Наверное, можно написать увлекательную книгу о том, как рождались новые законы, подчиняя себе людей в условиях блокады, и о тех необычных деталях порядка, которые могли быть только здесь, в этом городе, и тогда, видимо, историкам легче будет разобраться, почему город оказался непобедимым. Я прочел в книге английского журналиста Александра Верта такое замечание:

«Почему же Ленинград „выстоял“? На этот вопрос дают легкий, простой и на первый взгляд основательный ответ, что, поскольку все шоссейные и железные дороги были перерезаны, у ленинградцев не было иного выхода, как выдержать и стать „героями“ — хотели они того или нет… Однако в действительности дело не в этом. Самое замечательное в истории ленинградской блокады — это не сам факт, что ленинградцы выстояли, а то, как они выстояли».

Хоть английский журналист во многом прав, но все-таки всегда важно и почему. Сейчас я не могу написать об этом книгу, сейчас мне надо все вспомнить о Казанцеве, об этом рыжем парне с бледной, болезненной кожей лица и неожиданными синими глазами, который был у нас самым тихим и самым незаметным, а здесь, в этой казарме, оказался в центре внимания и заставил возненавидеть себя — ведь мы не сразу поняли, что он для нас сделал.

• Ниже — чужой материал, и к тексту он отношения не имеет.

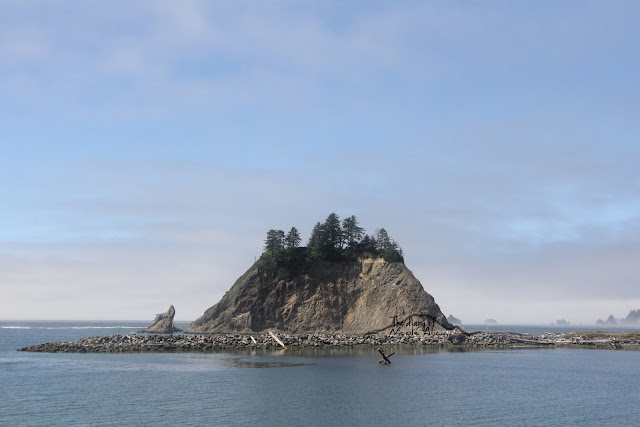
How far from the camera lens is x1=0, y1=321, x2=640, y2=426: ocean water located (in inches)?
1602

Но казармы не было, а был современный холл, запах кожи, женщины в очереди и веселое дрожание стекол.

«Боже мой, — подумал я. — Неужели каждый поворот планеты вокруг оси невозвратимо уносит все, что творится в этот миг. Но это так же нелепо, как если бы Земля вдруг начала обращаться в другую сторону, и время бы поползло вспять, и исчезли бы все эти светлые дома, полукольцом окружившие город, и здесь бы все исчезло, а осталось бы снежное поле, а на нем красная казарма. Даже если бы планета начала вращаться в иную сторону, ничего бы не вернулось. Но ведь невозможно движение только в один конец, а если невозможно, то и минувшее не может быть только минувшим, все, что свершается, должно оставаться, обретая свое равновесие, ну пусть хотя бы в смене формы…»

8

Если бывают добрые черти, то, наверное, им и был Дальский. Во всяком случае, все, что произошло позднее, находилось в прямой зависимости от его козней. Он утащил Казанцева в угол коридора и молча, с чисто бесовской лихостью вынул из своего толстого, изрядно затертого бумажника два розовых билета. В сумерках Казанцев с трудом прочел на них: «Театр музыкальной комедии», сегодняшнее число и время начала спектакля — шестнадцать ноль-ноль. Дальский подмигнул, словно хотел сказать этим: «Смотрите не опаздывайте, молодой человек», — и удалился.

Всякий бы другой на месте Казанцева немало бы удивился и этим билетам и тому, что сейчас можно пойти в театр, да еще музыкальной комедии, или бы посчитал это скверной шуткой, но Казанцев привык принимать все всерьез, спокойно сунул розовые бумажки в карман гимнастерки, рядом с комсомольским билетом и солдатской книжкой, и направился ко мне. Козырнув по всей форме, он сказал:

— Разрешите обратиться.

Мне это не понравилось, и я буркнул:

— Ну, чего тебе?

— Увольнительную в город. Имею билеты в театр.

Я стал внимательно изучать его бледное лицо с веснушками на переносице, темневшими, как ржавые шляпки надежно вколоченных гвоздей, понял, что с мозгами у него все в порядке, и тут же догадался, для чего ему понадобилась увольнительная.